Heru, Sastrawan Indonesia dari Payakumbuh. Pernah menerbitkan buku puisi berjudul Badrul Mustafa Badrul Mustafa Badrul Mustafa (2017). Dari karyanya ini, Heru mencoba mengolah ragam peribahasa, pepatah maupun pantun ke dalam metafor sajak kini. Kita menemukan suatu ‘bentuk’ yang boleh dikata segar dan terbilang kaya menautkan asosiasi dengan karya-karya bahasa Nusantara.
Menurut catatan budaya Bentara Jakarta, Heru secara jelas memberikan petunjuk bagi pembaca untuk menautkan asosiasinya dengan peribahasa-peribahasa tertentu, seperti yang tertera dalam puisinya yang berjudul Ada Garam Ada Semut, Katak di Atas Tempurung, Gajah di Seberang Lautan dan Semut di Seberang Lautan atau pun yang bertajuk Udang di Depan Batu.

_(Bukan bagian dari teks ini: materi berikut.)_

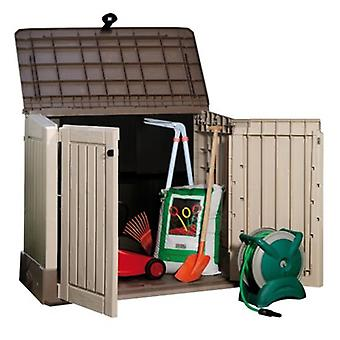 Keter Store It Out Midi 800 Shed (Garden , Storage , Sheds)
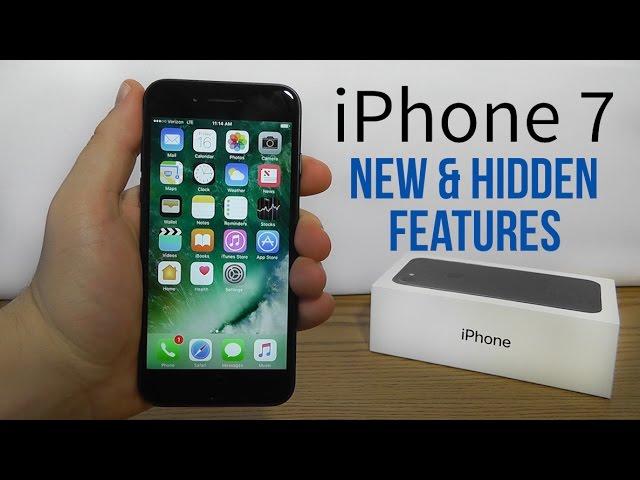 Iphone 7 New Hidden Features Youtube
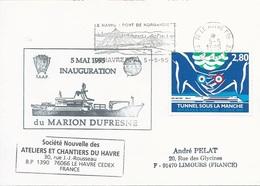 Lettre Inauguration Du Marion Dufresne - OMEC SECAP Le Havre Ppal Avec Flamme Pont De Normandie - 05/05/1995 - Poolshepen & Ijsbrekers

Tentu, menarik untuk menelisik seperti apa proses kreatifnya dalam mengolah kekayaan bahasa Nusantara ini ke dalam puisi-puisi baru suatu upaya yang tentu membutuhkan keberanian dalam memberi makna ulang bagi ragam susastra yang sudah terlanjur melekat dalam benak pembaca di Indonesia.
Heru yang gagah itu hadir di tanah Minang pada 13 Oktober 1990, di Payakumbuh, Sumatera Barat. Buku puisinya itu; Badrul Mustafa Badrul Mustafa Badrul Mustafa tampil sebagai Lima Besar Kusala Sastra Khatulistiwa 2017 untuk kategori Puisi serta mengantarkannya sebagai Tokoh Seni Pilihan TEMPO 2017.
Heru Joni Putra kini aktif sebagai kurator seni di Galeri Studio Hanafi, Depok. Buku puisi pertamanya Badrul Mustafa Badrul Mustafa Badrul Mustafa (Nuansa Cendekia, 2017) memperoleh penghargaan Buku Sastra Terbaik 2017 oleh Majalah TEMPO dan telah diterjemahkan ke bahasa Inggris oleh George A. Fowler dengan judul The Mystical Path of Badrul Mustafa (Lontar, 2019).